Retos |
**A.** Traduzca al inglés la siguiente oración del texto sobre la crisis de valores: "Cambiaremos de valores, pero nunca dejamos de valorar."
**B.** Prosiga el texto sobre la crisis de valores a partir de su última oración.

Sección del documento |
========
¿Crisis o culminación de valores?
¿Sabremos de lo que estamos hablando cuando nos montamos en tribuna para pontificar sobre la supuesta crisis moral de la época y cuando sermoneamos en torno a la ausencia de valores?
Produce vergüenza ajena la pretensión de resolver los problemas del país a través de la insistencia en la tal crisis moral que nos caracteriza. Sobre todo cuando se parte del convencimiento de que son los otros los que protagonizan la crisis. Al hablar sobre ella nunca nos incluimos a nosotros mismos, tampoco a quienes más cerca están de nosotros. Cuando en Puerto Rico se trae a colación la crisis moral nos referimos casi siempre a los jóvenes, sobre todo a los jóvenes que estudian en las escuelas públicas o que antes han estudiado allí y por alguna razón las han abandonado. También le achacamos la supuesta ausencia de valores a extranjeros y a quienes se cantan inconformes con la exclusividad del tradicional aparejamiento heterosexual. Todos los anteriores han perdido los valores que en algún momento caracterizaron a los puertorriqueños de pura cepa.
La insistencia en la retórica sobre la supuesta crisis moral llega a los extremos de que hace uno o dos años los marbetes que llevaban nuestros automóviles indicaban que “tus valores cuentan”. Era parte de una estrategia gubernamental dirigida principalmente a los estudiantes de escuelas públicas que también se desarrolló en los medios de comunicación insulares para devolverle a Puerto Rico algo que, supuestamente, habíamos tenido alguna vez. Convencido de que apenas escuchamos ni vemos lo que los medios transmiten, no creo que muchas personas hayan reparado en lo que decían aquellos marbetes, aun en el momento en que los instalaban. Igualmente, nadie realmente es impactado cuando en actividades del tipo que sea se vuelve al lugar común de que los valores que nos hacían un gran pueblo se han ido perdiendo.
Cuando conversamos o, más bien, sermoneamos sobre valores, no debería perderse de vista que todo aquello con lo que los seres humanos nos relacionamos está repleto de valores. Las cosas o actividades que rodean nuestras existencias tendrán menos valor, quizás muy poco valor, pero en la medida en que son objetos de nuestras conciencias o querencias constituyen valores. Se querrán mucho o se despreciarán; sea como sea, valen, tienen precio. Los seres humanos habitamos un mundo de valores; probablemente otros animales también. Si no valoráramos permaneceríamos inactivos, indiferentes a todo; probablemente moriríamos. Cambiaremos de valores, pero nunca dejamos de valorar.
Es imprescindible cuestionarnos por qué es que sentimos tanta nostalgia por los valores morales. ¿Por qué no echamos de menos los valores relacionados a la verdad y al estudio de esta? ¿O por qué no le prestamos más atención a los valores estéticos? Igualmente importante es preguntarnos sobre cuáles son los valores que en realidad se han perdido. Y si estamos tan interesados en conversar sobre los valores que hemos perdido, ¿por qué no nos preocupan los valores relacionados a la justicia? ¿O será que, pensándolo bien, no se han perdido ningunos valores?
========
Datos almacenados |
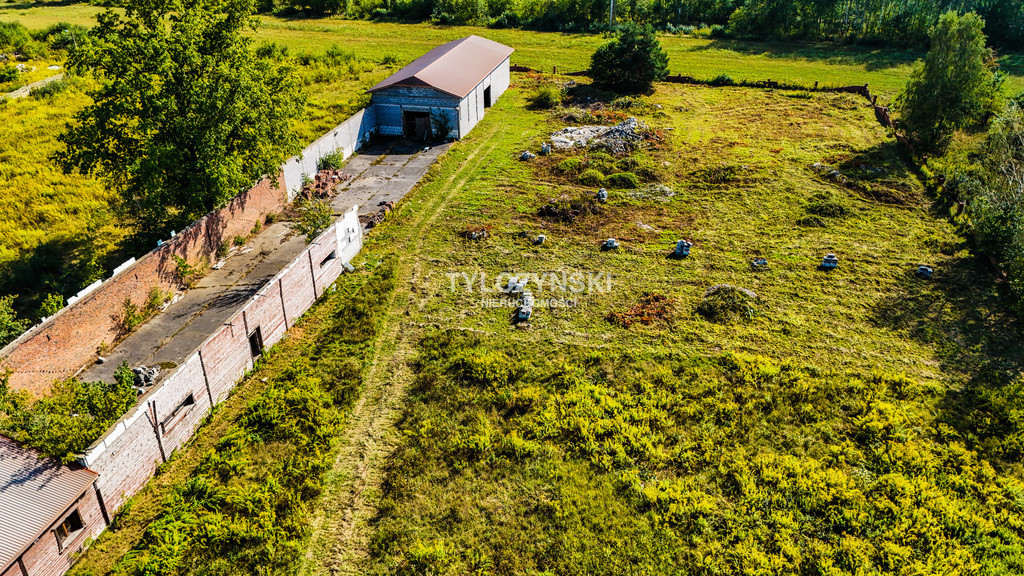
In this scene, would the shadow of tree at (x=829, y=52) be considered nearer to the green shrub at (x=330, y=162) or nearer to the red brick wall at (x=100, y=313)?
the green shrub at (x=330, y=162)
========
Resultados en orden |
**A.** We will change values, but we never stop valuing.

**B.**
En las primeras décadas del siglo pasado hubo en la filosofía occidental mucha discusión sobre los valores y más de un filósofo propuso una jerarquía de ellos. Unas décadas antes Nietzsche le había dedicado gran parte de sus escritos a insistir en dejar atrás los valores que el cristianismo había desarrollado. Le parecía que los modos en que griegos y romanos habían entendido la moral era muy superior y sugería que se debía regresar a ellos. Aun antes, en las obras de Marx y de Engels también se recogen planteamientos que, como los de Nietzsche, vinculan las dinámicas morales a otras cuestiones, tales como el lugar que ocupan en las tensiones que caracterizan la dinámica social.
Podríamos continuar remontándonos al pasado para evidenciar que es mucho lo que se ha especulado en torno a este tema, pero no es necesario. Más importante quizás sea señalar que entre los historiadores de la moral hay una inclinación a simplificar el panorama cuando nos sugieren que ha habido dos posiciones valorativas básicas. Se dice que la mayoría de las reflexiones éticas se pueden dividir fundamentalmente entre aquellas que insisten en privilegiar los deberes, las obligaciones, lo que se debe hacer porque está, por decirlo de esta forma, escrito; luego aquellas en las que se consideran sobre todo resultados, lo que se conseguiría con el comportamiento que es objeto de deliberación. Los primeros acercamientos serían ejemplos de las morales formales, las cuales se vinculan sobre todo al filósofo alemán Immanuel Kant; las segundas serían las morales materiales, representadas muchas veces por las escuelas de origen anglosajón utilitaristas y pragmáticas. Para las primeras, que también se conocen como deontológicas, lo importante serían las normas y los deberes a los cuales se les tiene que ser fiel, independientemente de lo que supongan para el sujeto que evalúa. Para las segundas, que se conocen además como teleológicas, lo principal son los fines, aquello que se aspira a alcanzar.
Pero a través de los tiempos se han planteado otros modos de entender la moral que no quedan agotados por esta descripción binaria. Por ejemplo, los valores morales pueden verse como recursos de clase, según lo ha planteado cierto marxismo, o como expresión del temperamento de individuos o sectores, como lo ha sugerido Nietzsche en algunos escritos.
Los términos ética y moral significan lo mismo en los idiomas que se originaron: respectivamente, en griego y en latín significaban costumbres. Sus éticas y sus morales revelaban el modo en que acostumbraban convivir. Como cabía esperar, la especulación filosófica que aborde el tema, primero en Grecia, posteriormente en la civilización romana, se caracterizará por las sugerencias de los distintos pensadores en torno a cómo se debería vivir. A estos no les interesará documentar cómo era que se daba la convivencia entre ellos, sino la especulación sobre el comportamiento que debería caracterizar a los distintos seres humanos. A final de cuentas, entre tantas otras aspiraciones, deseaban replantear cómo se debía de vivir.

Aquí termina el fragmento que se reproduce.